WORK TO BE COMPLETED
With the pictures left out, restate exactly the part below that opens with the line containing "Petromark® 10931-1 drátěný" and closes with the line containing "Стеклоподъемник электрический на".

EXCERPTED RECORDS
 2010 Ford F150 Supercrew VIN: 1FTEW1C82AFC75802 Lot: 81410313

--

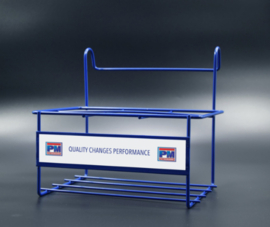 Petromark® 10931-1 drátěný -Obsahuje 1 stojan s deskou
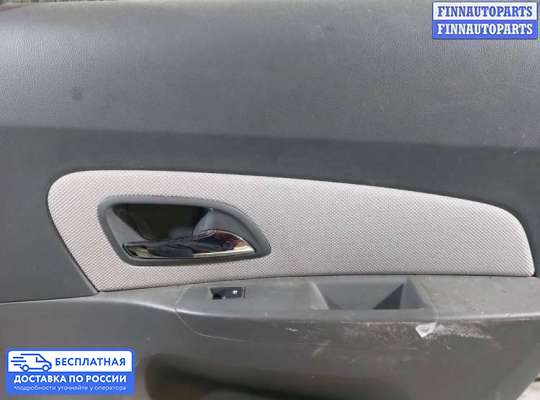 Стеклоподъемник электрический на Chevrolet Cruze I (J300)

--

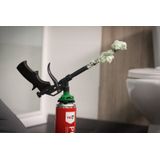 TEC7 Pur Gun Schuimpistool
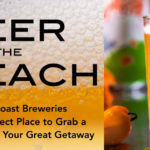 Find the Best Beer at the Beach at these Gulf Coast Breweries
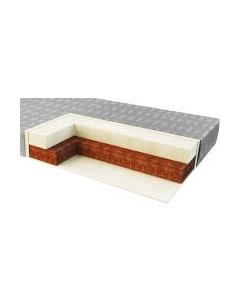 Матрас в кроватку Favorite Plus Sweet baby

ANSWER BOX
 Petromark® 10931-1 drátěný -Obsahuje 1 stojan s deskou
 Стеклоподъемник электрический на Chevrolet Cruze I (J300)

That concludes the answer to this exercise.